Hasil yang diperoleh dalam pembuatan model 3D dengan data QuickBird ini juga
relatif sama dengan model 3D dari WorldView-2. Foto kiri dan foto kanan juga
menggunakan satu foto yang sama. Pada kondisi ini kedua foto akan bertampalan
100%. Gambar 9 merupakan tampilan foto kanan dan foto kiri wilayah kajian
dengan menggunakan data QuickBird.
Gambar 10
merupakan tampilan model 3D dengan kondisi depth
0 (nilai kedalaman pandangan sebesar 0).
Gambar 11
merupakan tampilan model 3D dengan kondisi depth
10 (nilai kedalaman pandangan sebesar 10).
Gambar 12
merupakan tampilan model 3D dengan kondisi depth
20 (nilai kedalaman pandangan sebesar 20).
5.
Hasil dan pembahasan
Model reverse stereo ini merupakan tampilan
secara 3D dengan pembentukan dua foto/citra dari foto/citra tunggal.
Pembentukan model reverse stereo ini
merupakan salah satu metode untuk pembentukan model 3D. Kondisi ini merupakan perkembangan ilmu dan teknologi pada bidang
fotogrammetri. Model reverse stereo
ini perlu dilakukan pengecekan di beberapa titik/objek. Hal berguna untuk
memastikan tingkat korelasi dan kondisi base
height to ratio dari foto kanan dan foto kiri yang dihasilkan dari metode Depth Cue Perceptive. Pada penelitian
ini dilakukan pengujian pada lima objek, yaitu rumah, pohon, gedung, lahan
terbuka, dan tugu. Gambar 13 sampai dengan gambar 22 berikut ini merupakan tampilan
pengecekan model reverse stereo metode
depth cue perceptive terhadap rumah,
pohon, gedung, lahan terbuka, kilang minyak, dan tugu.
Gambar 16. Tampilan pohon pada citra 3D
QuickBird
Gambar 18. Tampilan gedung pada citra 3D
QuickBird
Gambar 19. Tampilan lahan terbuka pada
citra 3D WorldView-2
Gambar 20. Tampilan lahan terbuka pada
citra 3D QuickBird
Secara visual,
pembentukan citra 3D pada kelima objek tersebut sudah dalam kondisi optimal
dengan tingkat eror yang minimal (sudah memenuhi toleransi pemetaan sebesar 3σ)

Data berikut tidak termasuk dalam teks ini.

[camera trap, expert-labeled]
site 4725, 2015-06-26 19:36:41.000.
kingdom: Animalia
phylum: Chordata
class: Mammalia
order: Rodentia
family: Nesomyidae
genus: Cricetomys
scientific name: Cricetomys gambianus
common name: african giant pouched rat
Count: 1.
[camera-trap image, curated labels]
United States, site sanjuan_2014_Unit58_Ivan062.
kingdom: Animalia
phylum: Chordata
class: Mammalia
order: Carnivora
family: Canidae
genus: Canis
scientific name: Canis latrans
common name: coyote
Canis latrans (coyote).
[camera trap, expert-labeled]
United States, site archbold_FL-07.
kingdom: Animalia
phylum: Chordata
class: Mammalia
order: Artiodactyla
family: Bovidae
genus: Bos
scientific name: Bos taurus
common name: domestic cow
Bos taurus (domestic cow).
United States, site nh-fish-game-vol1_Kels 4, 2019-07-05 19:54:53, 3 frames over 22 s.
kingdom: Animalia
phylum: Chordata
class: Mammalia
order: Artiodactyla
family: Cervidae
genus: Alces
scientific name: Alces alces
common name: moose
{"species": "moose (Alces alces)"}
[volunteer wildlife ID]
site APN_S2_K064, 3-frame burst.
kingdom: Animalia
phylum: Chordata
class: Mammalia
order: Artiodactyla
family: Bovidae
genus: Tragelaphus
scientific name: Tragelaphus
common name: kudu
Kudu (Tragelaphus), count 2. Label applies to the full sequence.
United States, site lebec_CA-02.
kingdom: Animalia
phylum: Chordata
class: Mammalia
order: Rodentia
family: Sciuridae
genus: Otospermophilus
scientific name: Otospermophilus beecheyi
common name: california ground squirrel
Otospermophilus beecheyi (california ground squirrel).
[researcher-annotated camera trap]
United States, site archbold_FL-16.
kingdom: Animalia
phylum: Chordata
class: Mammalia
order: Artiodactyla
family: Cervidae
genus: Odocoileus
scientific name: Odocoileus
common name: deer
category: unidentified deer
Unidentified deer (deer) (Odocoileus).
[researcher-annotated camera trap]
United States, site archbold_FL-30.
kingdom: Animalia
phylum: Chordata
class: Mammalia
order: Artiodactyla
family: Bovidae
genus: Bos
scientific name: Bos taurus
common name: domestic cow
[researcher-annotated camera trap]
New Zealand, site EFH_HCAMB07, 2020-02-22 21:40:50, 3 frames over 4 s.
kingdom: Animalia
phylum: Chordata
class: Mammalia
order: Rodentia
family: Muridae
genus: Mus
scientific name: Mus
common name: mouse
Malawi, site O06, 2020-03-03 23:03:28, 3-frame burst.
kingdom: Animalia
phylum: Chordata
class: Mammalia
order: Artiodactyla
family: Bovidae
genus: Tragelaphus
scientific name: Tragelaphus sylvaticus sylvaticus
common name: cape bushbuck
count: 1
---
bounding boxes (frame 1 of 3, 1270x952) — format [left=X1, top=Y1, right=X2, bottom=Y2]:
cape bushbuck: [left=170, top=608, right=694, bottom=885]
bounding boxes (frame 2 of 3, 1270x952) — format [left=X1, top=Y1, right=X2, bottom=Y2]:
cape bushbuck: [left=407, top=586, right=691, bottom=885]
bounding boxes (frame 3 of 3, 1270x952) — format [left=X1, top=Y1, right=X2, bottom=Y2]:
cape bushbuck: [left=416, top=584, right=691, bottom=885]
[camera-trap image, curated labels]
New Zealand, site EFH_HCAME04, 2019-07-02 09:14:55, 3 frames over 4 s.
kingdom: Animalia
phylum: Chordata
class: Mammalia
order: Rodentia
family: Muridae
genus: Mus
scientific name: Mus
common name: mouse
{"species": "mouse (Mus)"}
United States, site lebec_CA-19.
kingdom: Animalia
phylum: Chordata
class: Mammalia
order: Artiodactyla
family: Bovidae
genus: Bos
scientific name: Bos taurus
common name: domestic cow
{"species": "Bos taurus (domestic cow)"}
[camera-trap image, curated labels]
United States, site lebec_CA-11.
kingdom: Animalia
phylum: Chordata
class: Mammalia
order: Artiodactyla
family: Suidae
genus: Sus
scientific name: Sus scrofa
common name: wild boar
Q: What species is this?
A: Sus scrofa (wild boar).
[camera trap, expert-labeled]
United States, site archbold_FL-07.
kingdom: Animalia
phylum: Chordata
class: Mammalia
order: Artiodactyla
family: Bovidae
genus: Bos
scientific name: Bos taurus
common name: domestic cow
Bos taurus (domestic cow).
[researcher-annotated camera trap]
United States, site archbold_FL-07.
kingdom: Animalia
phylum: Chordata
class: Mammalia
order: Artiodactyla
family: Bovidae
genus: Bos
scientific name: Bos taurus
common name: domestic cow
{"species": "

pada model reverse stereo. Setelah
dilakukan pengecekan secara visual, maka dapat dilakukan pengecekan secara
geostatistik. Pengecekan ini berupa pengecekan korelasi objek yang sama pada
kedua foto/citra dengan dua sudut pandang berbeda. Korelasi tersebut terletak
diatas 0,9 antar kedua foto/citra dengan tingkat kepercayaan 95%. Hal ini merupakan salah satu alternatif dalam pembentukan
citra 3D dari foto/citra tunggal. Selain efektif dalam penggunaan jumlah
foto/citra, juga menghasilkan citra 3D dengan akurasi yang lebih baik juga.
Catatan: Citra 3D
WorldView-2 dan citra 3D QuickBird pada tulisan ini dapat dilihat dalam bentuk
model 3D dengan menggunakan kacamata 3D tipe R/B true anaglyph.